Logging your guitar progre is useful if you dedicate some time to it. If you don't like writing may get some getting used to. But think of it as an organizational tool, a reference point for imrpoving your guitar playing, a way to expand your ideas when playing guitar, and a "LAZY" preventer.
Topics to help improve guitar playing:
- critique of an aspect of your playing
- observation of an aspect of your playing
- comparison of your progress between 2 defined periods of time
- exploration for expanding your style
- idea generation
- refining a composition
- refining a technique
- re-clarification of goals
Advice to get better at guitar
In the educational realm, we teachers love to use the word positive reinforcement. Sure it has its place with building confidence and whatnot. But come on, we're here to get better at guitar and to be honest with ourselves, right? If we don't play something right, we don't play it right. Don't pat yourself on the back and settle for, "yeah I can pull it off if I need to." That's crap (pardon the expression). Play it to play it like it's meant to be played and critique it like you were Segovia. Get better! You have to be honest with yourself before you can do that. Make a decision and move on it (and move on):
Keep in Mind
- Be positive but focus on the weakness.
- Even if you're guitar logging for observation, decide in your writing what to do with that observation. Otherwise you're wasting your time. Do something based on that decision next practice.

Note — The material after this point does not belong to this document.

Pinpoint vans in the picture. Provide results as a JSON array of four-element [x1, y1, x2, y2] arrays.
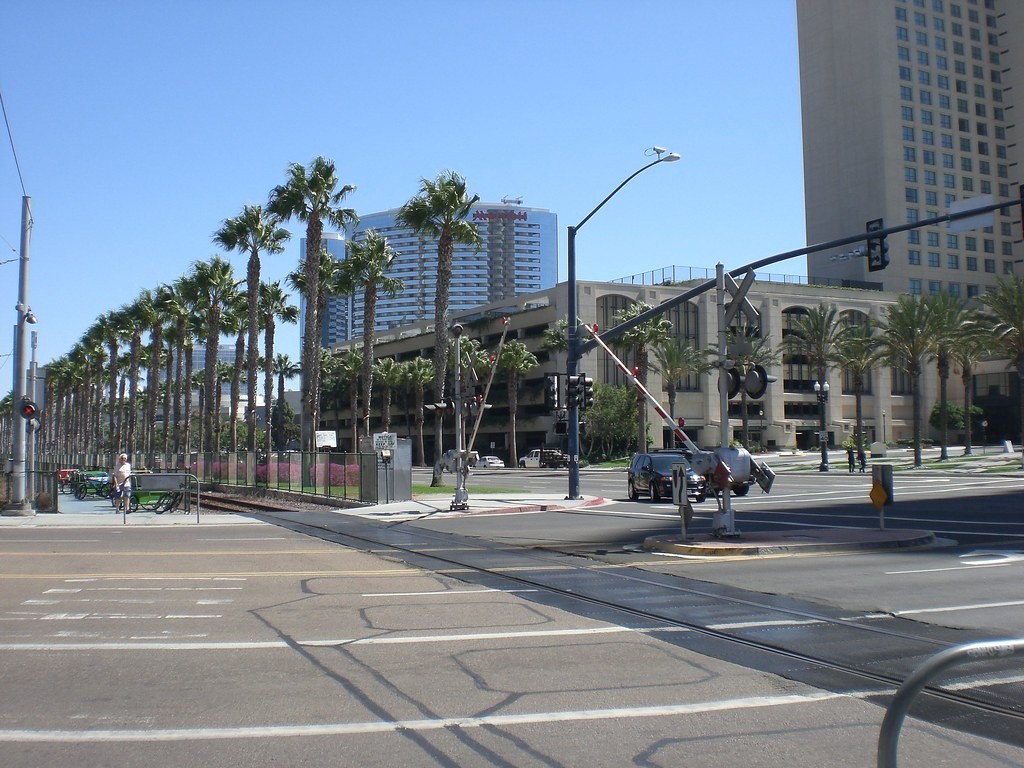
[[443, 449, 480, 471]]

- Figure out how to fix the problem then do it.
- Always strive for forward progress.
- Remember, critiquing is not criticism. It is constructive and it should be based on objectives.
- Log your strengths and your weaknesses.

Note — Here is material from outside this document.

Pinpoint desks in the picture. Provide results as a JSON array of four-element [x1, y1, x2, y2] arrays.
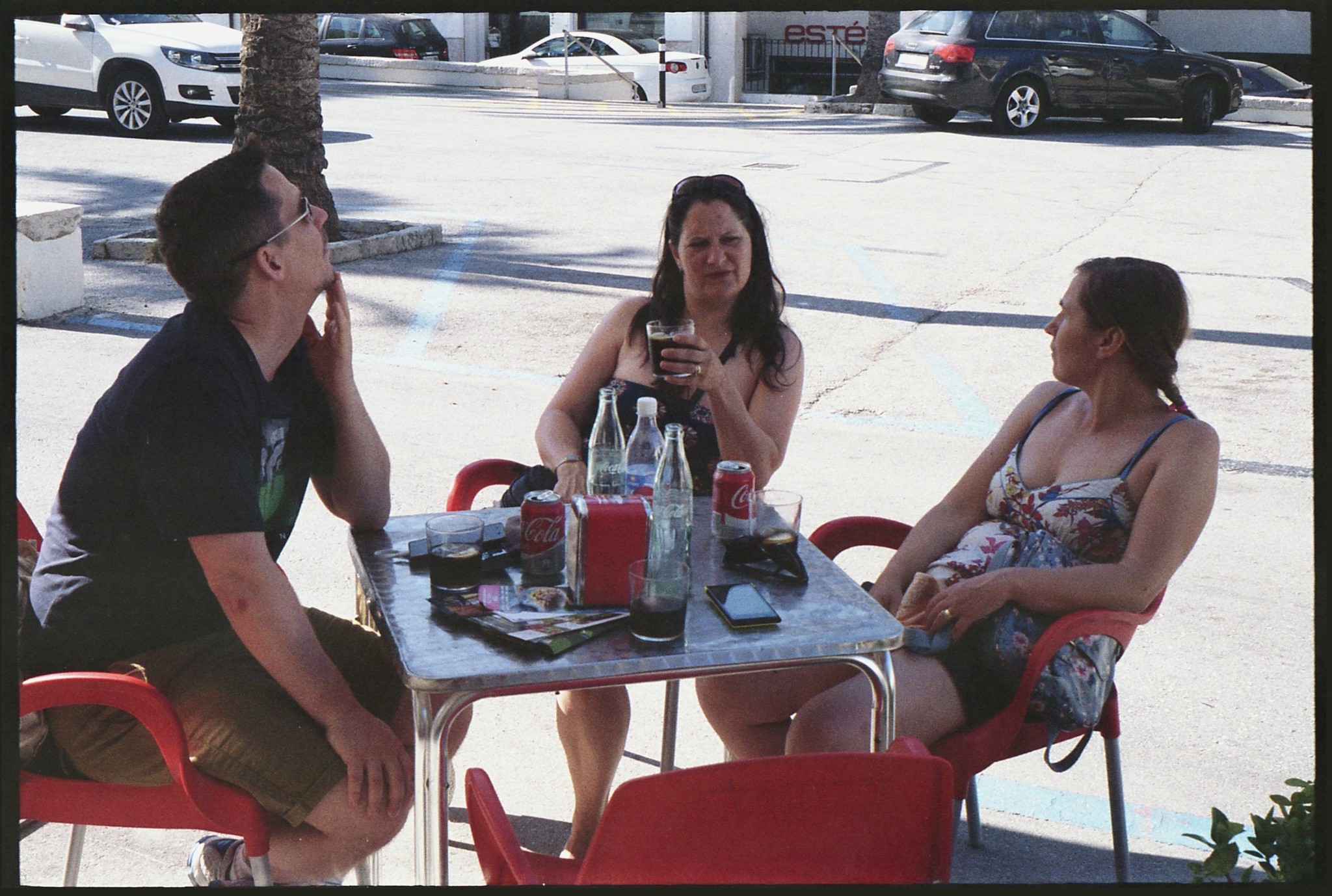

State what the problem is and how it should be. Then decide the best course of action to get it to where it should be.
- For example:
- My music tends to sound the same. I like melodic stuff but when I try to incorporate syncopation and rhythm into the songs they just don't sound the way I want them to.
- Possible solutions:
-
- Practice keeping beat with a metronome. Then move on to more difficult rhythms and timings. Decide the tempo, rhythm before I start playing.
- Decide the melody in my head before I try to play it.
- Attempt and see where my weaknesses still lie.
Important points on logging your guitar playing
Through your journaling figure out how you learn.
Do you learn holistically? I mean do you learn better by figuring out a song and then using those techniques in other parts of your own writing and playing? Can you take those techniques and apply them in a different way?
Or do you learn sequentially? Do you have to have guided steps that take you through a process until you arrive at your objective?
You should ask and answer these questions if you are serious about getting better at playing guitar or just getting better at anything really.
Journaling doesn't have to always be critical either. It can be reflective or prognostic. You can reflect on change your guitar goals based on new directions with your guitar. Your goals may change, ya know?
Journal so that you know where you are heading with your playing.
Within your guitar journal you should try the following approaches:
- Creating new ideas
- Planning courses of action and strategy for practicing, imagining (mental imagery can be very useful), or formulating approaches
- Judging where you stand in your playing, evaluating what the issues are, comparing your playing to your goals or others.